Mike Crupi/THE POST
Charles J. Ping, trustee professor of philosophy and education, spent much of his childhood living near maximum security prisons because his father worked laying out and operating prison hospitals.
|
For Charles J. Ping, home has taken many forms.
The professor emeritus, trustee professor of philosophy and education and former president of Ohio University has called many places home, from Alma College in Michigan, where he served as a professor of philosophy from 1958 through 1966, to Southern Africa, where he completed a Fulbright scholarship in 1995.
But perhaps one of Ping's more unusual homes is the time he spent at Alcatraz prison, the former maximum security prison off the coast of San Francisco active from 1936-1963.
Ping moved to Alcatraz at age 5 when his father, a registered nurse and pharmacist, was assigned to lay out and open its hospital facilities.
Because of its island location, key faculty members lived on Alcatraz itself, next to the prison and separate from the rest of the world.
But for Ping and the close to 50 other children living on the island, Alcatraz was not a prison. It was home.
"It's like being in a small town. You create a community of friends," he said.

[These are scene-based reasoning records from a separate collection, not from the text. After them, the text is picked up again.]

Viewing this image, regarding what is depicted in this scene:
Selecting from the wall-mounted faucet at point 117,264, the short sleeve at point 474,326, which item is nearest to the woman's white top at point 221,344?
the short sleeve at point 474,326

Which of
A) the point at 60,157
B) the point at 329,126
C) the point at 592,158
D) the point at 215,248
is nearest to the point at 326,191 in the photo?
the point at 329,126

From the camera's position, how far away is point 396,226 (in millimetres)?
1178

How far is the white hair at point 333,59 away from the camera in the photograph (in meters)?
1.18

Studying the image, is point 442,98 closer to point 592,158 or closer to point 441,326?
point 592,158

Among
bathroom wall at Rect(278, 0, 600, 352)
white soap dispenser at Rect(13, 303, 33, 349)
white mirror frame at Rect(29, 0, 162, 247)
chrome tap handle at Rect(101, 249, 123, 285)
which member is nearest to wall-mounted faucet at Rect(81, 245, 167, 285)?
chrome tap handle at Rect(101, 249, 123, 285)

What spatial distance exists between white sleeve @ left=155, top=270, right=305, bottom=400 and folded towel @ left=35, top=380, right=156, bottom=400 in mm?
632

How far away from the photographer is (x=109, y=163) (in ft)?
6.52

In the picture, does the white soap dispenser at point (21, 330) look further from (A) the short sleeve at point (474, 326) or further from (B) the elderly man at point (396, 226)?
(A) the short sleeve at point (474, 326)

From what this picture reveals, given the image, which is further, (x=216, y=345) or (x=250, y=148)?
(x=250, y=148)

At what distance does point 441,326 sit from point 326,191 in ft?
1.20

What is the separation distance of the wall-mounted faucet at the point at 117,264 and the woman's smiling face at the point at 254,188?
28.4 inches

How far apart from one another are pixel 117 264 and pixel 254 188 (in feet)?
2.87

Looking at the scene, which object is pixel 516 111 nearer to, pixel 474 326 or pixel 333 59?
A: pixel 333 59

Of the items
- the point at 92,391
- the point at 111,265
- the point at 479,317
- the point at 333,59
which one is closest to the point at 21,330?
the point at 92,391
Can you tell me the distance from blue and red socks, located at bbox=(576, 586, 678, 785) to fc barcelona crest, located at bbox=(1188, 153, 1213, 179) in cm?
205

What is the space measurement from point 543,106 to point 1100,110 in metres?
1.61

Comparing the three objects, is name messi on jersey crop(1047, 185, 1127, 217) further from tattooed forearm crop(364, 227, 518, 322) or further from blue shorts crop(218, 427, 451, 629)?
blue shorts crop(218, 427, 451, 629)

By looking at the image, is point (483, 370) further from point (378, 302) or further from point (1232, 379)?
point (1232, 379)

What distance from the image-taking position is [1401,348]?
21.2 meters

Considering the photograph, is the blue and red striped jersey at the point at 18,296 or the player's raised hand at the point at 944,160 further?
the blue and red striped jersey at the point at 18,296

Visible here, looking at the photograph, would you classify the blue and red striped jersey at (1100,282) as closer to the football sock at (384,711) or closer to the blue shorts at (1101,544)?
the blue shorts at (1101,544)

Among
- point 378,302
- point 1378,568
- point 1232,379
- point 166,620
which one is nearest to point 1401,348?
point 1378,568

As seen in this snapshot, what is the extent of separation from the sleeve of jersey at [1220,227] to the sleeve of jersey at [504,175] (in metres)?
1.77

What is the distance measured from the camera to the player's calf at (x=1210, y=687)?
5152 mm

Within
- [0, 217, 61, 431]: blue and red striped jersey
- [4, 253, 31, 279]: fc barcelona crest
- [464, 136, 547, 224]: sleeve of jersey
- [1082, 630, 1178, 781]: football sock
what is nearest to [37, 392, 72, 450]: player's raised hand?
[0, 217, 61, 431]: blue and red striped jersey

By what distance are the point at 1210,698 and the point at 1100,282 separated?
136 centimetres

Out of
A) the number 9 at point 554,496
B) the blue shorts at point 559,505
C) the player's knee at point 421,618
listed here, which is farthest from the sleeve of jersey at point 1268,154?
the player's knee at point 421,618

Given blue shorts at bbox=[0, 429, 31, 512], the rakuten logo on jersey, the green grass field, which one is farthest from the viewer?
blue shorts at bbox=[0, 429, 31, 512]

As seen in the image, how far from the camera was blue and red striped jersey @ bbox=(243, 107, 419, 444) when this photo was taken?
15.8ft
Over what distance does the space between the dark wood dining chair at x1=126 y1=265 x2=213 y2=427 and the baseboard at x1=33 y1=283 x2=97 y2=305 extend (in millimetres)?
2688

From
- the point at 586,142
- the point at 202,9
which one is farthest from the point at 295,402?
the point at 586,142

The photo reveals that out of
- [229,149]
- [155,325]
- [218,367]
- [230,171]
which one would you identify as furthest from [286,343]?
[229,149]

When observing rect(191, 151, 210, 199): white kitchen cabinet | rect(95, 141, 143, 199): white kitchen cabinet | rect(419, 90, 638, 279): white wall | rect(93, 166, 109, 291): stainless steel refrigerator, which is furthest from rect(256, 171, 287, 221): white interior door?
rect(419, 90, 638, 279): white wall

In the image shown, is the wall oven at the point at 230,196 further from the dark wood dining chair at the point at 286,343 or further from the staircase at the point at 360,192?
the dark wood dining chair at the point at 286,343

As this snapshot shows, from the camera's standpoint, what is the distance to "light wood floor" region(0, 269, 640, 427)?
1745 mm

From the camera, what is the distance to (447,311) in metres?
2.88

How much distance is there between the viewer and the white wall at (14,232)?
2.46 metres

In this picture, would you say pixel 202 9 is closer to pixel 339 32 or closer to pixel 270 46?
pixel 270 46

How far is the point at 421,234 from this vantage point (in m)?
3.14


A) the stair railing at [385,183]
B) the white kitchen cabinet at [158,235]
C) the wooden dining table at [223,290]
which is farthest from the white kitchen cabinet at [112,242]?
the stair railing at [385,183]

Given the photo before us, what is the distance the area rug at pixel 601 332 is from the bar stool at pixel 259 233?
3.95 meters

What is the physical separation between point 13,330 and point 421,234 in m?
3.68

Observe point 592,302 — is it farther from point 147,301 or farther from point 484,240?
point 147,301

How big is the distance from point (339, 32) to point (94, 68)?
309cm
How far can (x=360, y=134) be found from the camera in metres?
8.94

Instead, Alcatraz was a place full of cliffs and fishing docks, which Ping said were his favorite parts of living on the island.
During his time there, Ping's only contact with the mainland was by the one boat that went from island to San Francisco, which he took to get to and from school each day.
Because he and his family moved to the island two months before the first prisoner arrived, Ping said he had no contact with the criminals.
But Alcatraz was not Ping's only prison living experience.
"Alcatraz is a footnote to my childhood," he said.
Later, Ping lived at another maximum security prison on Terminal Island, Cali., then to Atlanta's maximum security prison while his father continued his prison hospital work.
Since his time in Alcatraz, Ping has visited the prison once with his wife, but he said he keeps his childhood in the past.
"It's a piece of long ago history," he said.
Instead, Ping said he would rather focus his life on his present home and life at OU, where he has lived since serving as its 44th president from 1975-1994.
He now spends time helping students experience the world the way he has.
He serves on the board for the Council for International Education Exchange, a study abroad program that oversees the international exchange of 25,000 to 30,000 high school and university students yearly.
His work on the Fulbright Scholars Board, which sends students and academic professionals abroad for research and study, is another way Ping works to send students to different homes abroad.
He also serves as the director of the Manasseh Cutler Scholars program, a merit scholarship program that offers its recipients a full scholarship for tuition, room and board and offers extra summer programs for its recipients. As part of the program, students are involved with a study abroad or internship opportunity after their junior year.
Students are chosen by their high schools for the program, Ping said. When fully implemented, the program will have 200 Cutler scholars.
Ping also is actively involved in The Charles J. Ping Institute for the Teaching of the Humanities, created and named after Ping in 1992.
The institute focuses on promoting humanities education for both high school and university students by bringing the teachers together to discuss aspects of the liberal arts, he said.
But after his retirement from the OU presidency, Ping returned to his favorite home in the classroom, teaching philosophy.
"I'm doing exactly what I want to do," he said. "I intended to finish my career back in the classroom."